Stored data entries

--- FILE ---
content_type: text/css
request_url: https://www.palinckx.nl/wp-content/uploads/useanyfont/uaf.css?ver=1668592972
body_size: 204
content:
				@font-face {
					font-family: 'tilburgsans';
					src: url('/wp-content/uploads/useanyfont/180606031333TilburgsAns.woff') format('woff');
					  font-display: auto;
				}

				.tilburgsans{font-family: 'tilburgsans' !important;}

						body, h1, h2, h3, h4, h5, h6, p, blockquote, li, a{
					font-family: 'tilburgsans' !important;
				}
--
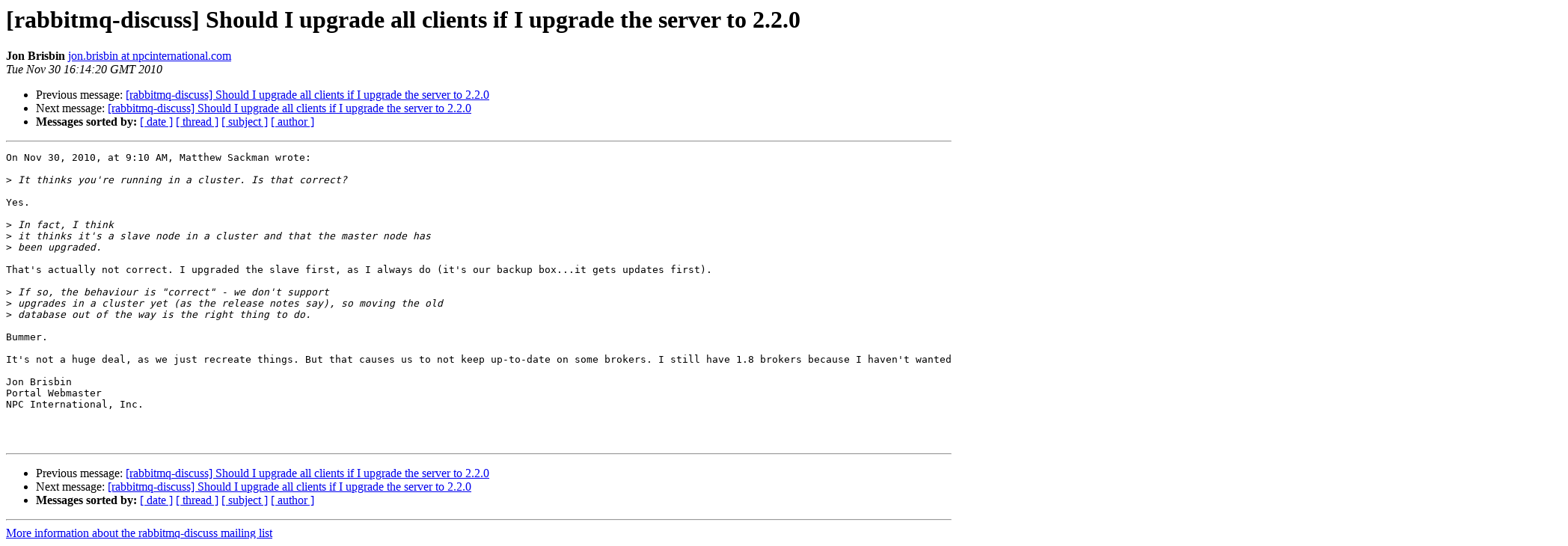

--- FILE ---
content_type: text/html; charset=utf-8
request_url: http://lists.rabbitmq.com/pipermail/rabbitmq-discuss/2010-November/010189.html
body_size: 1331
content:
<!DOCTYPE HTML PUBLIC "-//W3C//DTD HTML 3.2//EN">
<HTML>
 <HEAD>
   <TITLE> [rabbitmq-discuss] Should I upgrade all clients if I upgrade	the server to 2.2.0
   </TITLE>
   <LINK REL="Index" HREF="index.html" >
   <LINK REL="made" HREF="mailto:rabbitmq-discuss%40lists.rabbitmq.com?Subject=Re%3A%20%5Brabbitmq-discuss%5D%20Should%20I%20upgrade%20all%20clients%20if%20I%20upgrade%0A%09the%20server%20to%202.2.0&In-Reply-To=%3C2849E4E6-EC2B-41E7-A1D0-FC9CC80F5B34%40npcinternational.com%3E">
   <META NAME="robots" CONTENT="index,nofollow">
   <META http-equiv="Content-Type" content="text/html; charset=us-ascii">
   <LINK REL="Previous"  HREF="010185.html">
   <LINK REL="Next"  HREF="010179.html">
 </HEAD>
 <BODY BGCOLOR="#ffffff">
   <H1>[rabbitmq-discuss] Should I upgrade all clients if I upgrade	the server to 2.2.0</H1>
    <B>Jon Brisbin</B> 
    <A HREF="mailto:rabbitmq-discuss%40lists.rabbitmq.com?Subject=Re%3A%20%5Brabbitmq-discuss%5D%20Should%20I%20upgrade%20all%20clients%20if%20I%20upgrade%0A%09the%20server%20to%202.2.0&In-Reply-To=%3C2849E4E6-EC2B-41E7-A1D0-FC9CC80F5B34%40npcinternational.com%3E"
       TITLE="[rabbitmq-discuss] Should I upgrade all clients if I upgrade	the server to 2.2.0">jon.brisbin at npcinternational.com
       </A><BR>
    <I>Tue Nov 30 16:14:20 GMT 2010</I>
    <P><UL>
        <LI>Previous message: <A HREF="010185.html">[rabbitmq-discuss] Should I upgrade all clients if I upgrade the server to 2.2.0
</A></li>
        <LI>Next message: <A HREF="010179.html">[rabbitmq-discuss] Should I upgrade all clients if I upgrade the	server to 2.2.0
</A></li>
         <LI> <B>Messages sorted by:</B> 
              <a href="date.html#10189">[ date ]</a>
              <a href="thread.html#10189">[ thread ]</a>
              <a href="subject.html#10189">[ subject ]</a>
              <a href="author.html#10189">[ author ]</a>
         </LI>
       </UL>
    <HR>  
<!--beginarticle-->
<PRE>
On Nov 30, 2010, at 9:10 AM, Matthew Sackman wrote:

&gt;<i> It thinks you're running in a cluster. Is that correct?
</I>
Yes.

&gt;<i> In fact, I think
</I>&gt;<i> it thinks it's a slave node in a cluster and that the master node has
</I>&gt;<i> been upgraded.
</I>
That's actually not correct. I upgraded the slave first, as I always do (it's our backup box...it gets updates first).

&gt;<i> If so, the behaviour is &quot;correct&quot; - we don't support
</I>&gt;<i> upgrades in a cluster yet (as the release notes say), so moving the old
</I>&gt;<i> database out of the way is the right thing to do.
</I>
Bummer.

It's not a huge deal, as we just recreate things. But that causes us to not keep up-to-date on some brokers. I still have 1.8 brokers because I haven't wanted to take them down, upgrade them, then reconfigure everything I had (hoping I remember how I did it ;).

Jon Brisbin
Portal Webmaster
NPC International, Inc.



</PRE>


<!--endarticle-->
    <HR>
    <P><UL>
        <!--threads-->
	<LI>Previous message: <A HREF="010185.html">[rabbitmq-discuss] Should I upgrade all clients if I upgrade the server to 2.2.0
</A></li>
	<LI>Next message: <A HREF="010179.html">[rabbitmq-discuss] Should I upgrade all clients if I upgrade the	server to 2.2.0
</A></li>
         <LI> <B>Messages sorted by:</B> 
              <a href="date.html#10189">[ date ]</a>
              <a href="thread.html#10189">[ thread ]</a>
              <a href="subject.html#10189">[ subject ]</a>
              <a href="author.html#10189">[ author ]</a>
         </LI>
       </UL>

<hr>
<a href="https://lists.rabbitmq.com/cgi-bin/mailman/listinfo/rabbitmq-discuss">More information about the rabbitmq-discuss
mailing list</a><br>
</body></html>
* * *
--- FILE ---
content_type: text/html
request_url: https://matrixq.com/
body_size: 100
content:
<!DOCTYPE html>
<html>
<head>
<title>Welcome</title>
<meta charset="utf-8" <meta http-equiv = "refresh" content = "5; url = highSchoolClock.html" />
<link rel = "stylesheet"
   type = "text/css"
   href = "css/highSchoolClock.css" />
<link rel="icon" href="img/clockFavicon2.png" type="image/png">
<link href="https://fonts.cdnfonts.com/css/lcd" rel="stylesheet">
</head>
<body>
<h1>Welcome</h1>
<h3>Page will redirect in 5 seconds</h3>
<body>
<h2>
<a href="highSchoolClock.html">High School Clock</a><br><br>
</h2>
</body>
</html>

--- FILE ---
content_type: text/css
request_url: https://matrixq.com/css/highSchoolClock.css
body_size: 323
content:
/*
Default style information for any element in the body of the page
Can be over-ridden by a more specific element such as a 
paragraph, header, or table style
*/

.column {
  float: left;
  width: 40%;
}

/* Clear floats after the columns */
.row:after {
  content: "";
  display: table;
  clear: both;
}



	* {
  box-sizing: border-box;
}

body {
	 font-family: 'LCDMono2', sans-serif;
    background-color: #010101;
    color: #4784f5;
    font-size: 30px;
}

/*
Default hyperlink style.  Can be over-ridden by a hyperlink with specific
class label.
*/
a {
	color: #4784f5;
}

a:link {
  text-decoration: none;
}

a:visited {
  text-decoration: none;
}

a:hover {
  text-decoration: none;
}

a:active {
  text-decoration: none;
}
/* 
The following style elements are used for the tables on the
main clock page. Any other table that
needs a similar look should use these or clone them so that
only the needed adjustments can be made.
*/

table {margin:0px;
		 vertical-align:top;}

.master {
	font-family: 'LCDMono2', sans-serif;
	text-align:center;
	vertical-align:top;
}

INSTRUCTIONS TO FOLLOW: Work through the entries, filtering for the string "them", and copy each line that holds it.

EXPECTED ANSWER:
It's not a huge deal, as we just recreate things. But that causes us to not keep up-to-date on some brokers. I still have 1.8 brokers because I haven't wanted to take them down, upgrade them, then reconfigure everything I had (hoping I remember how I did it ;).
needs a similar look should use these or clone them so that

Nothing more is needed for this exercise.